Appleの新しい大画面iPad Proは、長らく期待されてきましたが、市場に出回っている既存製品といくつかの類似点があります。しかし、Appleの大型タブレットの実現と、精密な描画入力を可能にする新しい「Apple Pencil」には、独自の機能もいくつか組み込まれています。
iPad Pro: MacBookサイズのiPad
新型iPad Proの最も顕著な特徴は、対角12.9インチ(32.8cm)のRetinaディスプレイで、2732x2048ピクセル、264ppiの解像度を誇ります。これはAppleの13インチRetina MacBook Proよりもわずか0.4インチ(1cm)小さいですが、ピクセル数は150万ピクセル(560万ピクセル対410万ピクセル)も上回っています。
新しい iPad Pro は、Macbook Pro のデスクトップ向けのワイドスクリーン 16:10 アスペクト比ではなく、他の iPad と同様にドキュメント向けの 4:3 画面アスペクト比でピクセルを配置しているにもかかわらず、Apple のより大きな 15 インチ MacBook Pro (解像度 2880x1800、約 520 万画素) よりも多くのピクセルを詰め込んでいます。
iPad Proはサイズが大きいことを除けば、他のiPadモデルとほぼ同じで、Touch ID、ホームボタン、電源ボタン、その他のボタンの配置も同じです。しかし、注目すべき大きな違いは、Appleがついに他のタブレットベンダーに追いつき、複数のスピーカーを搭載したことです。
iPad Proはデバイスの四隅にスピーカーを搭載し、向きを変えると左右のスピーカー間の音量バランスを調整します。

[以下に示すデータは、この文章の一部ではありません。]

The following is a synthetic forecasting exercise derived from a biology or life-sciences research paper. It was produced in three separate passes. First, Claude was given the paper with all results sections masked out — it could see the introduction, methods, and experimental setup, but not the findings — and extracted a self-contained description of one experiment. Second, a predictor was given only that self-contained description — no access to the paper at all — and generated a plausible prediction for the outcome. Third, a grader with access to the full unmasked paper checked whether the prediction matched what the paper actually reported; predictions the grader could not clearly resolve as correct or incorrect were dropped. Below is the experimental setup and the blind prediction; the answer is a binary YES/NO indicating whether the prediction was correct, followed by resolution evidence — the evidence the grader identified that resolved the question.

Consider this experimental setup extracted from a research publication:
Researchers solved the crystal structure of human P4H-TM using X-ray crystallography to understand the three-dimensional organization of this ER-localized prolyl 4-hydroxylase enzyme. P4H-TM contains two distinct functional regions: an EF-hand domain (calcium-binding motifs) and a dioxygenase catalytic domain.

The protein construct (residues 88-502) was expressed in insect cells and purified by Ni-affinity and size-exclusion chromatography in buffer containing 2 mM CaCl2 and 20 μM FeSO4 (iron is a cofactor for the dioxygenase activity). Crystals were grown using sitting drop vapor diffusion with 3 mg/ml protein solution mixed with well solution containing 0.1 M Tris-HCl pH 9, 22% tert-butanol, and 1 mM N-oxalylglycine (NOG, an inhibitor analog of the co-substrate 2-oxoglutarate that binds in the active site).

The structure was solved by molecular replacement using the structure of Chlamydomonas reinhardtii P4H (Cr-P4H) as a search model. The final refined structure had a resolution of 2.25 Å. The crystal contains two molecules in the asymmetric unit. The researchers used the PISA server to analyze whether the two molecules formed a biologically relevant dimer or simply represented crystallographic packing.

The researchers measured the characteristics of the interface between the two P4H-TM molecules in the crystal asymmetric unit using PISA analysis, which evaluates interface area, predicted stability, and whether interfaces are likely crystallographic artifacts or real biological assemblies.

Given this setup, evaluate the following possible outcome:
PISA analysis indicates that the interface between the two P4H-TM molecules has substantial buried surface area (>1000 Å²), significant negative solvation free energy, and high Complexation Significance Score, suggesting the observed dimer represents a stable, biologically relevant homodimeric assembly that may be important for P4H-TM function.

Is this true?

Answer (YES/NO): NO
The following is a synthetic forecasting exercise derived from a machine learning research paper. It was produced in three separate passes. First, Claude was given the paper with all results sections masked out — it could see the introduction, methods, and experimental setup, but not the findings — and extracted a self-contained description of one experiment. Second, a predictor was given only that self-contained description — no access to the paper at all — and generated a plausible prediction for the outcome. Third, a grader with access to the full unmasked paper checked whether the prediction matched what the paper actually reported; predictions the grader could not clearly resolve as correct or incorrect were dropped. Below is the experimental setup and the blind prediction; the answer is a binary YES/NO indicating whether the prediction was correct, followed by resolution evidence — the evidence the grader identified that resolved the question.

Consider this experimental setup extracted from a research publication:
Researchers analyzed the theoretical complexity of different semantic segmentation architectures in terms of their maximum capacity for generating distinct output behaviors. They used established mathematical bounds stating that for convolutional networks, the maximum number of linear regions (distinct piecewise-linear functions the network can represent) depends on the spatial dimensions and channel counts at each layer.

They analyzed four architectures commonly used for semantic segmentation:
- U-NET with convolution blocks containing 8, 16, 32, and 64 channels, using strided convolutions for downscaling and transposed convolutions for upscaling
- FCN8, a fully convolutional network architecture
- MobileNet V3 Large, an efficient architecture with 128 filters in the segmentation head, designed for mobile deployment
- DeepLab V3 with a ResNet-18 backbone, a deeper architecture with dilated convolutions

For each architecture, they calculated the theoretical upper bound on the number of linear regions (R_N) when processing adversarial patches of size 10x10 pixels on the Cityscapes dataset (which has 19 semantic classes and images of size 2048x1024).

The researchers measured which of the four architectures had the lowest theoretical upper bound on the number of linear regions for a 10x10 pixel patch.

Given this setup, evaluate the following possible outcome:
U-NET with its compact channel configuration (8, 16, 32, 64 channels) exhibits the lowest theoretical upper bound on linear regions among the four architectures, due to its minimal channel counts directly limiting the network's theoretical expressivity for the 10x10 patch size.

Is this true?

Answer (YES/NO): NO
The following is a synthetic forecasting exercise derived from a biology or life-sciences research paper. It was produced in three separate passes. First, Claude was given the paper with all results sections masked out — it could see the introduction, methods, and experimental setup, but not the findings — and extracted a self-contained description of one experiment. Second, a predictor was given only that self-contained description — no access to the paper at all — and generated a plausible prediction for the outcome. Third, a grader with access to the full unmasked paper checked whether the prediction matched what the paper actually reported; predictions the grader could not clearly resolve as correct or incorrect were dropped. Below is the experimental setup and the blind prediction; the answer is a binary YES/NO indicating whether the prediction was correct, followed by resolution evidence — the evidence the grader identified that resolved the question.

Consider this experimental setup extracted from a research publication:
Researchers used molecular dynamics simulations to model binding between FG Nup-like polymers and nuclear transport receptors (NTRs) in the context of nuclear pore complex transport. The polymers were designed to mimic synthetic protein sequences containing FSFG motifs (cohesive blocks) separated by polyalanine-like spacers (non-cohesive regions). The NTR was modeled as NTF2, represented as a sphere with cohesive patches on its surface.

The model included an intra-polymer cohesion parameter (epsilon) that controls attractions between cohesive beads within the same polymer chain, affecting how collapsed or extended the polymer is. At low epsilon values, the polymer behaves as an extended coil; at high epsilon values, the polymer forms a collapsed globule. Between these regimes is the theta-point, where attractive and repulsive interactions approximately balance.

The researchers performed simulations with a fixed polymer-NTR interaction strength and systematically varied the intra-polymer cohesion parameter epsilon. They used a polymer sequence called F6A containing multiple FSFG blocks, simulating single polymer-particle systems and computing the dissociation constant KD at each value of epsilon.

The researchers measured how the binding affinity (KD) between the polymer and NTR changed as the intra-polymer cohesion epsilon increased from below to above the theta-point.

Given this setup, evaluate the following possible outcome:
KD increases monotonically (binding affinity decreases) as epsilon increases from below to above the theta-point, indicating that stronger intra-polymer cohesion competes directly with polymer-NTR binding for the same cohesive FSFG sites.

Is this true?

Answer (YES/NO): NO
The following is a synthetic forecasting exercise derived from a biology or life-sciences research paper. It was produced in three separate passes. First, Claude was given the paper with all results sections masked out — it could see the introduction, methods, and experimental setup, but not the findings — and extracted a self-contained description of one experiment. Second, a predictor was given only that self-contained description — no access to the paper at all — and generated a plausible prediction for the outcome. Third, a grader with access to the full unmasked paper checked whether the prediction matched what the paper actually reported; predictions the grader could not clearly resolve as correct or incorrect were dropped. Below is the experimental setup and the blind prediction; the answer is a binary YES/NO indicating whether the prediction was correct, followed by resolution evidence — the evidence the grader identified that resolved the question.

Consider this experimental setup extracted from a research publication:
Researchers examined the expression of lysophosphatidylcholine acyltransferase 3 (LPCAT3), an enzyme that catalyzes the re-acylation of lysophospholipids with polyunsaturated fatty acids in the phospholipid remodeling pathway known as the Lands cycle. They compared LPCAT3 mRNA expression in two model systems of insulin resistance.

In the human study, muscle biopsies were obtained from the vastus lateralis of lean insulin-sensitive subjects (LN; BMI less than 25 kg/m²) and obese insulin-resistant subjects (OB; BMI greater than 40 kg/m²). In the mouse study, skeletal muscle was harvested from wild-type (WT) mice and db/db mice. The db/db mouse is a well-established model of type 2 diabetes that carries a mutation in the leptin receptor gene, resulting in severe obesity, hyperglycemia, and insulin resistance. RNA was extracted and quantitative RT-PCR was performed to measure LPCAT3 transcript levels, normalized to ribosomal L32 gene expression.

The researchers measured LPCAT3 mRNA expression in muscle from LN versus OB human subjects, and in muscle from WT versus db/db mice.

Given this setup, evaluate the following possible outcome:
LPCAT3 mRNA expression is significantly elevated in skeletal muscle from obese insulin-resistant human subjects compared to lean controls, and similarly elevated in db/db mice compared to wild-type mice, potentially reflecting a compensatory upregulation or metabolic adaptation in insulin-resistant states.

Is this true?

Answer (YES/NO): YES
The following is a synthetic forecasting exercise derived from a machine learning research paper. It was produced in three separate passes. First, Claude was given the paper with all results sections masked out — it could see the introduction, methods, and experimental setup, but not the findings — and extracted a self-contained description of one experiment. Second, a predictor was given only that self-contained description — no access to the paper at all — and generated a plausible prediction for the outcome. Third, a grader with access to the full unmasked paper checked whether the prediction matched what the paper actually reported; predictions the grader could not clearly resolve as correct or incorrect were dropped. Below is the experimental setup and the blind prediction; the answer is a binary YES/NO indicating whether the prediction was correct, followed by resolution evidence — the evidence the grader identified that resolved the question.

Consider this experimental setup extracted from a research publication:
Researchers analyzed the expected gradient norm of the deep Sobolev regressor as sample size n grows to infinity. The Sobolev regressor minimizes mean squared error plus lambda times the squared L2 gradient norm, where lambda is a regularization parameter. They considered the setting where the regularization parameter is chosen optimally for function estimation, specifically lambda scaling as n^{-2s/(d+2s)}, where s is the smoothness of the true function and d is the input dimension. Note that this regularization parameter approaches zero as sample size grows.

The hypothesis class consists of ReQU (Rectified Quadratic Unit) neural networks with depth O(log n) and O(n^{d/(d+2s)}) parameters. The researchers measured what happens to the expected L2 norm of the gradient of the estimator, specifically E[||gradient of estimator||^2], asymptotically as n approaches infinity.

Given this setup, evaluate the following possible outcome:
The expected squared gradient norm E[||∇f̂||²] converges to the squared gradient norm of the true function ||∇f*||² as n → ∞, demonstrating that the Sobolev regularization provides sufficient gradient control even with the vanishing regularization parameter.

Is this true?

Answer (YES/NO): NO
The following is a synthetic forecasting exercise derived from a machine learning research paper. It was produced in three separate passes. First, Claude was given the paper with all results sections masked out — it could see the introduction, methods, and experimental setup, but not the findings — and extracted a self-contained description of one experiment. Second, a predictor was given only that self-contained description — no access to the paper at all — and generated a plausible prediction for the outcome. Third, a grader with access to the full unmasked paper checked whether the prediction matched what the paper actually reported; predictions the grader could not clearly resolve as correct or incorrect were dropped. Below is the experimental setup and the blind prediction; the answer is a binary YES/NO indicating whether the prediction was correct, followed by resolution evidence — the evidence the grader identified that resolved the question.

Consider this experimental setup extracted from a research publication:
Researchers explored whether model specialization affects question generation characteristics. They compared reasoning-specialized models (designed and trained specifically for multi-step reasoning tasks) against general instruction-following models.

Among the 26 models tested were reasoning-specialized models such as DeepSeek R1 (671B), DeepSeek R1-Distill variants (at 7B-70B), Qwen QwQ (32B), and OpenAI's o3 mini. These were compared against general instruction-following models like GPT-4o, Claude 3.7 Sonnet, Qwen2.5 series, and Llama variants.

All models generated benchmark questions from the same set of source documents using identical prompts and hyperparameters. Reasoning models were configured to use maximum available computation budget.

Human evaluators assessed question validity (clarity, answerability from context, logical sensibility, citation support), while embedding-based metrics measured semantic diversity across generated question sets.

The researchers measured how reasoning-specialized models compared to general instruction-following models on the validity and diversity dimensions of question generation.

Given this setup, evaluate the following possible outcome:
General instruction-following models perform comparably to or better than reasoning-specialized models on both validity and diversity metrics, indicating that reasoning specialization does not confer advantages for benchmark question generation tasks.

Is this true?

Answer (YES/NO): NO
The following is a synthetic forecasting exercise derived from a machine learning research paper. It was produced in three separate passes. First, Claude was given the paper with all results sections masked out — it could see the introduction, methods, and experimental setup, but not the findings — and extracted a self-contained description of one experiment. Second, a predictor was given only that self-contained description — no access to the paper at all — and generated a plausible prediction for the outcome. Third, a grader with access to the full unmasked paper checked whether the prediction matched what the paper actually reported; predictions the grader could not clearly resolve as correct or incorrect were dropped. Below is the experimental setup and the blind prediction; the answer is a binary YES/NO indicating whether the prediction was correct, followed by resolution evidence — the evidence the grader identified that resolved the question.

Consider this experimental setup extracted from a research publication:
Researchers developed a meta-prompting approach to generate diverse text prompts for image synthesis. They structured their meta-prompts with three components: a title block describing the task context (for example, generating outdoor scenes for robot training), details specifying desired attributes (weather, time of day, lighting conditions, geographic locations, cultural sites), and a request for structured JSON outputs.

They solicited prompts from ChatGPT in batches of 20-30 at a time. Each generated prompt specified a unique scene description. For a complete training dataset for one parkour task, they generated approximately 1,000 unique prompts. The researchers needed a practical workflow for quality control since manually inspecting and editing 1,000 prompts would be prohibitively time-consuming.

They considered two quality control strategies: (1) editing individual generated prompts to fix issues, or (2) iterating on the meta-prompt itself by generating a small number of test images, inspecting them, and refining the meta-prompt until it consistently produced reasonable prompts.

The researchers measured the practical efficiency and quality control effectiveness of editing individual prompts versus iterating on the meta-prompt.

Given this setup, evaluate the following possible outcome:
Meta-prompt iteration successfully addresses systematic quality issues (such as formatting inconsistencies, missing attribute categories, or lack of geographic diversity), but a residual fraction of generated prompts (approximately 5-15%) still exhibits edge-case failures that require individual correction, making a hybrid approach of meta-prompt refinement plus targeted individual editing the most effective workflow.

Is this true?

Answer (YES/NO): NO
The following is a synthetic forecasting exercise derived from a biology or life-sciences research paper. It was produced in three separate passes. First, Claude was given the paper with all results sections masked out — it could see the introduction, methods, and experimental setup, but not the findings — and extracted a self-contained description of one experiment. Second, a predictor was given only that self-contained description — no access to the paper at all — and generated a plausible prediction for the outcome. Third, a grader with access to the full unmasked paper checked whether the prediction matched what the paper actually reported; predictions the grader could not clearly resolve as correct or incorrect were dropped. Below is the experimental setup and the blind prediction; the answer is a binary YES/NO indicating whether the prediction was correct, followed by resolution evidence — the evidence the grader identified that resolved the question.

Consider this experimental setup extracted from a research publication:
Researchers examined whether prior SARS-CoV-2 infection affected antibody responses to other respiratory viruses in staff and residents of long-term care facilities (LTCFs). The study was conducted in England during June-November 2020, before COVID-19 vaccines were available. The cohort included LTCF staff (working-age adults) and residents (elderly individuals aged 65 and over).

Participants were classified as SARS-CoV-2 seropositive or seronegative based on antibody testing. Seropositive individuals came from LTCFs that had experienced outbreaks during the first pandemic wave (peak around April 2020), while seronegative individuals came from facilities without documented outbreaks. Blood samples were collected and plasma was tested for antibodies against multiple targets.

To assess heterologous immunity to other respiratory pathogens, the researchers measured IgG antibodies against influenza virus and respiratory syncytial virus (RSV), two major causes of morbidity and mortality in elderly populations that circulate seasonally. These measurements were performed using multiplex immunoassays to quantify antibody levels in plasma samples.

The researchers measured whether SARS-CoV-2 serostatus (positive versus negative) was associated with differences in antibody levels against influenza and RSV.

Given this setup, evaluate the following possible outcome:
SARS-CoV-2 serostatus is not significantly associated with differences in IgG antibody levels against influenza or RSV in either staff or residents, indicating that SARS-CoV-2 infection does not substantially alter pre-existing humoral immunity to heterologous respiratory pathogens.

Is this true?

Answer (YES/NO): YES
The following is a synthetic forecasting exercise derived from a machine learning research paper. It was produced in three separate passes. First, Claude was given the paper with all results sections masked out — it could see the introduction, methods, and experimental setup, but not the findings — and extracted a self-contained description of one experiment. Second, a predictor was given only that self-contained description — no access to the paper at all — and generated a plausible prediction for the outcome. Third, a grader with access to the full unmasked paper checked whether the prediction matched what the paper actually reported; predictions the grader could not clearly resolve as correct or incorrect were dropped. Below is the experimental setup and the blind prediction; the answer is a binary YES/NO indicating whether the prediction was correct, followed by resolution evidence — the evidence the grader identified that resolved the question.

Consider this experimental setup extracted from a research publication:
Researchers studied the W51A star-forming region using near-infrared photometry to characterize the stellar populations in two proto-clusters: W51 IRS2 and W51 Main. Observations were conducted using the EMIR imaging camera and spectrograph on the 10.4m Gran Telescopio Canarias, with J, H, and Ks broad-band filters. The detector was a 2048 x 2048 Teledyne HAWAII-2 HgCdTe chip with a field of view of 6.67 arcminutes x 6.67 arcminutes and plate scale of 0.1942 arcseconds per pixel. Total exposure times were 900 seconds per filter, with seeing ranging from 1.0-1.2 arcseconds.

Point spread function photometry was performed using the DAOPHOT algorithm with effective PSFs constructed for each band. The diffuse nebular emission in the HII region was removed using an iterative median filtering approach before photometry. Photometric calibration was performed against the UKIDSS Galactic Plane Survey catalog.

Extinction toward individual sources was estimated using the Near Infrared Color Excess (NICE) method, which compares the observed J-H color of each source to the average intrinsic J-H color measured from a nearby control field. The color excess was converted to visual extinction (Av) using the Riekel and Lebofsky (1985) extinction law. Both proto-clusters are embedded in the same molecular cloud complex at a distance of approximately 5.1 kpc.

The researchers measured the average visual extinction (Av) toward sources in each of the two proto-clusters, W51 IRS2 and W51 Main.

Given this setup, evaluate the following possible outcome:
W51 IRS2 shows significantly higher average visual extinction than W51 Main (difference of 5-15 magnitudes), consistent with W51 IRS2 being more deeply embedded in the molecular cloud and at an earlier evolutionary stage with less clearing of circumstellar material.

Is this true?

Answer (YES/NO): YES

左右の音声を入れ替えるだけでなく、高周波で方向性のある音や音声を画面の上端に移動させることで、音声を明瞭に聞き取りやすくすると言われています。
ハンズオンエリアでは、これが実際にどの程度うまく機能するかを完全に評価することは困難でしたが、複数のスピーカーは、サウンドを下からのみ出力し、ヘッドフォンなしでゲームをプレイしたりオーディオアプリを使用したりするときに不自然な方向性のオーディオを生み出す既存の iPad に比べて大きな改善点です。
iPad Pro スマートコネクタ
iPad Pro のもう 1 つの新機能は、接続された周辺機器に電力とデータの両方を供給する独自の新しい磁気インターフェースである Smart Connector です。
3つの円形が表面と面一に並んだようなこのインターフェースは、Apple独自の折りたたみ式スクリーンカバーに統合された新型Smart Keyboardに接続します。また、サードパーティが自社のアクセサリに使用するためのライセンスも取得できるようになります。ロジクールはすでに、11月に独自の「Create」キーボードを発売する計画を立てています。
新しい Smart Connector キーボードは、広い方向で動作するように設計されており、iPad Pro を Microsoft の Surface 製品ラインを彷彿とさせるスリムなノートブックのようなデバイスに変換し、Surface の広告でロボットのダンスを演出したのと同じ磁気の「クリック」音も提供します。
iPad Pro vs Surface Pro 3
AppleのSmart Keyboardは、以前のiPadのSmart Coverのように三角形に折りたたむことでタブレットスタンドとして機能します。これは、MicrosoftのSurfaceの折りたたみ式の脚とは対照的です。iPad ProのSmart Keyboardは、Surfaceのキーボードに感じた柔らかすぎる印象とは対照的に、より本物のキーに近い感触です。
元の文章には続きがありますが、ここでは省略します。